If he were released before the trade deadline in week eight, then Lynch would become a free agent, clear to sign with any team (which might be why the report says he would be eying a return in weeks four or five). Or, as PFT notes, if he were to be released after the week eight trade deadline he would be subject to waivers and could be claimed by any team.

Lynch turned 30 on April 22. He is fourth on Seattle’s all-time rushing list with 6,347 yards and second in rushing touchdowns with 57.

However, he battled significant injuries for the first time in his career last season, missing seven games after having a sports hernia surgery, and finished with a career-low 417 yards on 111 carries, 3.8 yards per attempt (all of which would leave some to wonder how physically ready he would be for a return to football).

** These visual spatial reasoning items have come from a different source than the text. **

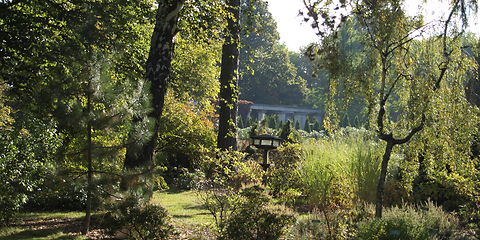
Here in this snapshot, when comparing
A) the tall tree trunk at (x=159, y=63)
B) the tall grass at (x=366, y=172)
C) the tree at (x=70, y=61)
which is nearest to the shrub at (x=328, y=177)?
the tall grass at (x=366, y=172)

Lynch grew up in Oakland and has lived there since retiring, including opening up a clothing store in downtown that was just a couple of blocks from the hotel where the Seahawks stayed last week for a preseason game against the Raiders — Lynch met up with several Seahawks players and coaches who visited the store.

Hendrickson mentioning Oakland seemed to confirm long-held rumors that if Lynch were to play somewhere other than Seattle he would like to do so for the Raiders.

Seahawks general manager John Schneider and Oakland general manager Reggie McKenzie are close friends dating to days working together in the front office of the Green Bay Packers.

The Seahawks have a bye after their fourth game, on Oct. 2 against the New York Jets before resuming action against Atlanta on Oct. 16.